Barclays stated on Thursday that a swift normalization of oil transit through the Strait of Hormuz aligns with its base case forecast of an average Brent crude price of $85 per barrel for 2026. However, the bank warned that any delays in restoring shipments or a further escalation of tensions could push oil prices above current levels.
Regarding the scale of supply disruptions, Amarpreet Singh, a Barclays energy analyst, noted that despite the announced US-Iran ceasefire agreement, shipping volumes through the Strait of Hormuz remain low. Recent data supports the bank's estimate that the disruption amounts to approximately 13 to 14 million barrels per day.
"However, some skepticism has emerged in the market, with certain participants citing inventory data to suggest that demand may have adjusted sufficiently to curb further price increases.

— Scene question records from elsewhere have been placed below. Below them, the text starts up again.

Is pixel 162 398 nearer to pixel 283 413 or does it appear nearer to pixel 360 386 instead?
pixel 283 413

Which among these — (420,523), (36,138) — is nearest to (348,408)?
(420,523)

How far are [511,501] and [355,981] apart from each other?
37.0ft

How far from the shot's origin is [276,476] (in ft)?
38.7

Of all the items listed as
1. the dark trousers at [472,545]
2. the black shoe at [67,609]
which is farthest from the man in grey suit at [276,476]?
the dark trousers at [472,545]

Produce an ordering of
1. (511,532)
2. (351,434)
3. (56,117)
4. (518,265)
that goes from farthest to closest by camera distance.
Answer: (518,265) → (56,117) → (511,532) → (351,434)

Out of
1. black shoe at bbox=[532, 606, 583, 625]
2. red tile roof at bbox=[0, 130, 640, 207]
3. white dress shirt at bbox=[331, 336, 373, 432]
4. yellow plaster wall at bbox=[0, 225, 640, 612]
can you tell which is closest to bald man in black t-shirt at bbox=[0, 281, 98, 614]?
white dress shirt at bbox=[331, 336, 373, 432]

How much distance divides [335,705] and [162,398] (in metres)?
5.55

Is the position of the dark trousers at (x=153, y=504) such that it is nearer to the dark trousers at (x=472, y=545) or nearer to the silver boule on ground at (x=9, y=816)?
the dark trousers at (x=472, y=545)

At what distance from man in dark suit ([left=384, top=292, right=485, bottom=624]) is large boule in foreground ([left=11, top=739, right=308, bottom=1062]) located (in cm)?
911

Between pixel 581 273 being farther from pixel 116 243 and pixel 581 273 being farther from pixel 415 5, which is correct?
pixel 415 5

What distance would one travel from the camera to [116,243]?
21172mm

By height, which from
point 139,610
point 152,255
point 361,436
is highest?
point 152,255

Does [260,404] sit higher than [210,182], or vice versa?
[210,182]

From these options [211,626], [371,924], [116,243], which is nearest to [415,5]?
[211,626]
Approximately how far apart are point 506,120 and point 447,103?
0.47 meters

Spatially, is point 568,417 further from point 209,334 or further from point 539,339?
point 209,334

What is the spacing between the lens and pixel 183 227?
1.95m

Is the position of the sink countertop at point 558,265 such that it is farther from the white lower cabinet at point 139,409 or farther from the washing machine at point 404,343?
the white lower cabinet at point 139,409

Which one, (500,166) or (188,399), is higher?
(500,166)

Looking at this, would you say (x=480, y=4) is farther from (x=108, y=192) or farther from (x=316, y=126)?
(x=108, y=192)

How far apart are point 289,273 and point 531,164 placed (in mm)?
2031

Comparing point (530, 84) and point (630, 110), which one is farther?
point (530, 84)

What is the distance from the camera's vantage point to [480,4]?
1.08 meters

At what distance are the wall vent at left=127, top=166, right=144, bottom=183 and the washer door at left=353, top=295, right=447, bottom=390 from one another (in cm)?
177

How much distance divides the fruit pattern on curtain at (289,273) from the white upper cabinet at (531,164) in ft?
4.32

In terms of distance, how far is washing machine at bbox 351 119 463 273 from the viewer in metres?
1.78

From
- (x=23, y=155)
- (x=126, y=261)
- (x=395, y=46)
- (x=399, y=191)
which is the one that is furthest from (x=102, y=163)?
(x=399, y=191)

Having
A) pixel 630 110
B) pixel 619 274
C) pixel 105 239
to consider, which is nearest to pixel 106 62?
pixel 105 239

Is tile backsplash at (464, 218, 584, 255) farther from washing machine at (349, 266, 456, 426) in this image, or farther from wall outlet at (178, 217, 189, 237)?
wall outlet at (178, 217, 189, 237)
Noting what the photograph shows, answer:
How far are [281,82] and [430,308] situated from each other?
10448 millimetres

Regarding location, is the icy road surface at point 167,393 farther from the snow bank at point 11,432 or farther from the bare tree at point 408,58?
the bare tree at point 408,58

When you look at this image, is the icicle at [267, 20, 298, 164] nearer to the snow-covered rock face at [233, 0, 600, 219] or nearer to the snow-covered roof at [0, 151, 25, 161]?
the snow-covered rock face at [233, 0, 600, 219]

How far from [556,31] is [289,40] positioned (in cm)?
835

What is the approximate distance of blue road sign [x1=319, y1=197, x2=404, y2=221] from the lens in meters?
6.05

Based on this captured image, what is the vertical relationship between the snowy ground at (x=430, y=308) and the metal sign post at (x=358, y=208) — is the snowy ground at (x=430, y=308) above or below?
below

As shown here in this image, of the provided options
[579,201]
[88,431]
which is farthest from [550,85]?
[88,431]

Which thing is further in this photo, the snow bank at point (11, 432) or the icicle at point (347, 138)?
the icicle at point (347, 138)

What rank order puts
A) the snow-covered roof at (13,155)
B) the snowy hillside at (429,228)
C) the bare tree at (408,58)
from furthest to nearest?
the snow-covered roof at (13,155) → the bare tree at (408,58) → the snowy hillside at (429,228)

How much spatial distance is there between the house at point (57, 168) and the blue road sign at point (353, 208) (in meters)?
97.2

We disagree with this view," Singh said.
The bank pointed out that, prior to the conflict, global inventory balances were estimated to be tighter than expected by about 1 to 2 million barrels per day. This provides ample room for demand compression under the base case scenario. Therefore, barring a broader slowdown in demand, Barclays maintains its $85 per barrel Brent crude forecast for this year and continues to see upside risks for oil prices.
In a scenario analysis, Barclays detailed in a late March report that if a Strait blockade persists until the end of April, the 2026 Brent crude forward price could be repriced to $100 per barrel. Should the disruption extend into May, prices could climb further to $110 per barrel.
The bank also highlighted that supply elasticity is structurally weaker than in previous shocks. OPEC+ spare capacity has not been fully delivered, while non-OPEC+ growth, led by the United States, is steadily decelerating due to years of underinvestment.